GIVEN PASSAGE Start Marker

I think I'll start. Thank you very much, Mr. Chair.
There are a couple of dynamics at play. One is that different waves of COVID have impacted different sectors. We know the terrible outcomes that happened in long-term care, for example, in the first wave. We've just heard Dr. Pichora talk about critical care, and in the third wave, critical care was pretty badly hit. Maybe it was the fourth wave; I'm losing track of the waves at this point. It really hit long-term care. We really stressed critical care, and this last one has really pushed all the buttons in medical-surgical units, in general hospital units. There are still some people going into ICUs, but hospitals are full, so we have three major sectors of the health care system that have really impacted nursing.
At the same time, older folks like myself, who might have been lured into staying a bit longer before retiring, are saying they can't do it anymore, so their retirement phase, which might have been five years or something, is being compressed because of the COVID experience, and we're seeing them saying they're going to leave the profession.

GIVEN PASSAGE End Marker
DATA UNDER STUDY Start Marker

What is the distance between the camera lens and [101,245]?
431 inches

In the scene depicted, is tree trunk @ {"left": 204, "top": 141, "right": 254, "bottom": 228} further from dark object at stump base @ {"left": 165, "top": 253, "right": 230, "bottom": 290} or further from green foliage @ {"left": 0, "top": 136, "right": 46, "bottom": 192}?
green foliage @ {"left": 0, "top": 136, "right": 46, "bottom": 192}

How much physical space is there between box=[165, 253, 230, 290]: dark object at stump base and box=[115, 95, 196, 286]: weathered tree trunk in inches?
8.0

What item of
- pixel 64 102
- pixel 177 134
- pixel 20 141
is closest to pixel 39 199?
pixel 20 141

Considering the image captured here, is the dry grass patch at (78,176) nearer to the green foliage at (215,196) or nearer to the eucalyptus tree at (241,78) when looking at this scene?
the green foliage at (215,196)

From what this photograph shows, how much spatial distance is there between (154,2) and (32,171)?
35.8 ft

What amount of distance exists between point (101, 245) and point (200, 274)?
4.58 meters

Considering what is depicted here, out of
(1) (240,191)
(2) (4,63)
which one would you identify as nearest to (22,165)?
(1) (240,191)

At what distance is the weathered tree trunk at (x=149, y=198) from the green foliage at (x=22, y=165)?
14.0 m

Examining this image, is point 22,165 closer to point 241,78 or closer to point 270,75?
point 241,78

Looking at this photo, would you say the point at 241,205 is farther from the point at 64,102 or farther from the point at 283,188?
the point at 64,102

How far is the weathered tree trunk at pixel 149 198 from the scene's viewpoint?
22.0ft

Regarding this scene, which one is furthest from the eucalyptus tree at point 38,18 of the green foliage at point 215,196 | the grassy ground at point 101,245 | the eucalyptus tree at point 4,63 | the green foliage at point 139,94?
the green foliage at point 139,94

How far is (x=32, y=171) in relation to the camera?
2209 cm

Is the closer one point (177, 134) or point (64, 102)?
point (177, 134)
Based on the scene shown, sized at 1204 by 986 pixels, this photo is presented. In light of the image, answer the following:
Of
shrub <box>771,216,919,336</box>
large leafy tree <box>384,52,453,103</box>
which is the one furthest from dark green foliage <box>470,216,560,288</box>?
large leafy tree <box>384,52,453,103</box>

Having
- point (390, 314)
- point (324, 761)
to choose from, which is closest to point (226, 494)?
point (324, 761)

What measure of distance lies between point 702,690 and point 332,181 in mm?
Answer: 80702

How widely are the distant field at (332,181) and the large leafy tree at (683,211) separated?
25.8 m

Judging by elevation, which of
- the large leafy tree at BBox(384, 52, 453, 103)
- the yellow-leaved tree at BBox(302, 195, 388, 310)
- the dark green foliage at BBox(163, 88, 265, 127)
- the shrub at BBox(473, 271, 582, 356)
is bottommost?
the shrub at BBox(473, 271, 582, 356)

DATA UNDER STUDY End Marker
DATA UNDER STUDY Start Marker

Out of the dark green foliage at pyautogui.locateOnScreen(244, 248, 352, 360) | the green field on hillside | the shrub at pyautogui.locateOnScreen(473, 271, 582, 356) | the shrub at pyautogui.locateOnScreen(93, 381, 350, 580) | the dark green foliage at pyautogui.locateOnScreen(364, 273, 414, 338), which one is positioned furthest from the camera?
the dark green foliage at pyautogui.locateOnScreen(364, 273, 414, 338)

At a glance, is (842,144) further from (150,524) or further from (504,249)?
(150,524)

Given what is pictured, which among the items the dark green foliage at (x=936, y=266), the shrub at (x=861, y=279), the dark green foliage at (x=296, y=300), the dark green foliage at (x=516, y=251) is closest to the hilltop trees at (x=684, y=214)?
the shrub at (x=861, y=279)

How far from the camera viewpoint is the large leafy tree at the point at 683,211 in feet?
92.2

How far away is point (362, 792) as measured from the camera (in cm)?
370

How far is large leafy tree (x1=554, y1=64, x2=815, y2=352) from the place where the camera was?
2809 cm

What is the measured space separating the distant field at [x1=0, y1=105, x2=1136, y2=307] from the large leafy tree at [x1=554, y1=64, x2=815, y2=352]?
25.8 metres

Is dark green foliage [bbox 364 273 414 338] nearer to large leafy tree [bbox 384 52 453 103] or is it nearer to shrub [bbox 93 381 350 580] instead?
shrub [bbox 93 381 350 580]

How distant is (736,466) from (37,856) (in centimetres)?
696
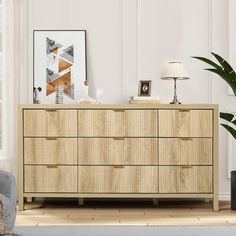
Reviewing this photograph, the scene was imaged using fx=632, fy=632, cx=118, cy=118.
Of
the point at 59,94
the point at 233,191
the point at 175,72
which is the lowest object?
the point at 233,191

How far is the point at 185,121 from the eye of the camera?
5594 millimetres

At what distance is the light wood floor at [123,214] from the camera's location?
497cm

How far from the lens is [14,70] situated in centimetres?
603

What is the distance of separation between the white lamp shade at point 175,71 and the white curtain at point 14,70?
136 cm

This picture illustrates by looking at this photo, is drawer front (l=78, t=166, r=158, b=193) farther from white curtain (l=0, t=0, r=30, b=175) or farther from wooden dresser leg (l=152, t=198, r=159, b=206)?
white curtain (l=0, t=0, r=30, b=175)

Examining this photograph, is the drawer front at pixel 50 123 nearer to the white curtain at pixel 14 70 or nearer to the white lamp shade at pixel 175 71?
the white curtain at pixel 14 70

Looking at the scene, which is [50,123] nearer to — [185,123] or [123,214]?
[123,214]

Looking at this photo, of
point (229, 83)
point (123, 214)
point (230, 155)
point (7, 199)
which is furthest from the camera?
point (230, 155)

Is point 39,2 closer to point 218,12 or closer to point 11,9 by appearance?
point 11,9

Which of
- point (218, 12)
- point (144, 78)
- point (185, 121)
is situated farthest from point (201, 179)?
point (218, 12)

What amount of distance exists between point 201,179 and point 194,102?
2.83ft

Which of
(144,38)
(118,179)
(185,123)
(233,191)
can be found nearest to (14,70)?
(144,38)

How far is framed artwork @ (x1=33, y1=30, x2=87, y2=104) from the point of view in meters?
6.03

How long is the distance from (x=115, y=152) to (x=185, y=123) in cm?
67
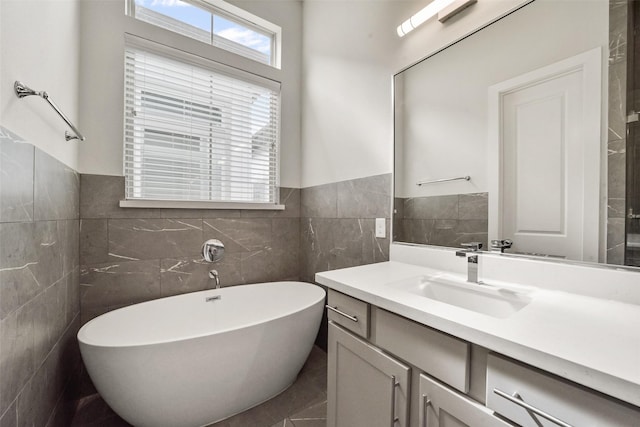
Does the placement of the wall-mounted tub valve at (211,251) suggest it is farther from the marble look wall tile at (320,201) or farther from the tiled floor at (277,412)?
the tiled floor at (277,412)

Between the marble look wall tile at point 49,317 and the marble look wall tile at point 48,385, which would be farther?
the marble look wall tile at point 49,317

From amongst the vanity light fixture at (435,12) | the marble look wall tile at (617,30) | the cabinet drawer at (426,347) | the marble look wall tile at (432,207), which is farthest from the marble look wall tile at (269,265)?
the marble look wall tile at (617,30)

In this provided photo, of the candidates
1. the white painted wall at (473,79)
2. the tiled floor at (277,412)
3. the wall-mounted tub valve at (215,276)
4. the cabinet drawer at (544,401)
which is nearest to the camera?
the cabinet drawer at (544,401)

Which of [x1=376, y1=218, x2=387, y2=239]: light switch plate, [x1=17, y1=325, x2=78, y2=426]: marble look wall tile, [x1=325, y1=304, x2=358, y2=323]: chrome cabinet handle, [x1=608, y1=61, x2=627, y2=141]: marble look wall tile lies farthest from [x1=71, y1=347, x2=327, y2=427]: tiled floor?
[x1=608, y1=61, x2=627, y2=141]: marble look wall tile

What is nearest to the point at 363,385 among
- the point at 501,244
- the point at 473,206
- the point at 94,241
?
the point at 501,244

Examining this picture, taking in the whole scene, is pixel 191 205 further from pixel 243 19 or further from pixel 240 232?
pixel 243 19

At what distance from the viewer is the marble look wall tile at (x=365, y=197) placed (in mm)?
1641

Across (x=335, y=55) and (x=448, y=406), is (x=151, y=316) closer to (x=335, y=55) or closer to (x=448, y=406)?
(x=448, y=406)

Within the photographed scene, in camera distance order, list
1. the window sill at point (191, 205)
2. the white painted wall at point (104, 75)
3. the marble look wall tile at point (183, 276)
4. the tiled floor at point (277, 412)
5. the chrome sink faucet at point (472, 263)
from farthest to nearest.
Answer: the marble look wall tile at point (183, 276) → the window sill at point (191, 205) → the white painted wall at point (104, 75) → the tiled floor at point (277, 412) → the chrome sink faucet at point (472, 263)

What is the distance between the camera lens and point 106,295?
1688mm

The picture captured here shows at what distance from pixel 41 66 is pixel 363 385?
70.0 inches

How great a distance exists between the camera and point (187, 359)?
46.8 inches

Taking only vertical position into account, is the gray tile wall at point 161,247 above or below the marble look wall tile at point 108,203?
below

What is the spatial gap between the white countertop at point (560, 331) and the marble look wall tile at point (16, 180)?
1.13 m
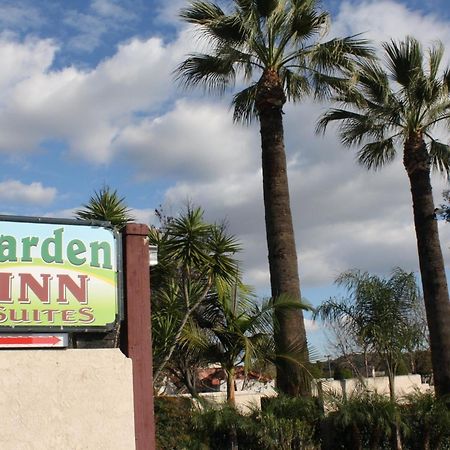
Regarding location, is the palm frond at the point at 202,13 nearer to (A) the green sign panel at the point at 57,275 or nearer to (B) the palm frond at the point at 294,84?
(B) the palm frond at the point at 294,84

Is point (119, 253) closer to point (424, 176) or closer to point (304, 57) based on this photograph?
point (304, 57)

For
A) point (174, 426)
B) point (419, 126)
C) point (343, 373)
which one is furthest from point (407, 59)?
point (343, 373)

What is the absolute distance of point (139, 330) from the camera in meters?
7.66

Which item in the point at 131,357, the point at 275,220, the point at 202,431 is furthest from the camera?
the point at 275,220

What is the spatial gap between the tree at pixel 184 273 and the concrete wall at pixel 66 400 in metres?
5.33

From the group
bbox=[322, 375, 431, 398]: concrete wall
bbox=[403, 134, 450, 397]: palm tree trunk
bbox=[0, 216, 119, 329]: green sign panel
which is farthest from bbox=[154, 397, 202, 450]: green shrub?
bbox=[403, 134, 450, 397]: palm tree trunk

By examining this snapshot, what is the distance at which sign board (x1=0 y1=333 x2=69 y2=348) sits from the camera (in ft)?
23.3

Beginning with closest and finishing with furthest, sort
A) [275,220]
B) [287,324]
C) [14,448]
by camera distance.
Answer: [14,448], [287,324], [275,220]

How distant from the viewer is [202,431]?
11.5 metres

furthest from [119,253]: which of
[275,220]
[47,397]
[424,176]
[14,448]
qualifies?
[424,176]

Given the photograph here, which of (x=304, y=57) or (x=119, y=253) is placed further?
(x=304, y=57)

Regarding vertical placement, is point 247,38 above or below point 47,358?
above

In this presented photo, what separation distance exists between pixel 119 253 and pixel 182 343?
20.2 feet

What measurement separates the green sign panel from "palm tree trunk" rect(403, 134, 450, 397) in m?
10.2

DATA UNDER STUDY End Marker

## WORK TO COMPLETE
• 1. Name the parts of the health care system that the testimony on COVID and nursing says were hit hard by the different waves.
• 2. Pick up the testimony on COVID and nursing after its last sentence and keep it going in the speaker's voice.

## TASK-BY-TASK RESULTS
• 1.
- Long-term care
- Critical care
- Medical-surgical units in general hospital units

• 2.
A Canadian Federation of Nurses Unions study showed us that, in most recent polling, it was the nurses at the beginning of their career and mid-career who wanted to leave or intended to turn over. You hit three big sectors; you hit new-career, mid-career and late-career nurses, and we're in a pickle.
The things that are going to help retain a nurse, for example, who's 63 are very different from those for a nurse who's 25. That 25-year-old nurse might be delighted to stay for a return of service if the student debt was cleared, for example, but that's not going to make a difference to nurses in their sixties. That's the kind of thing we need when we talk about a need to look at a very multifaceted approach to how we're going to treat the problems, not just the problem.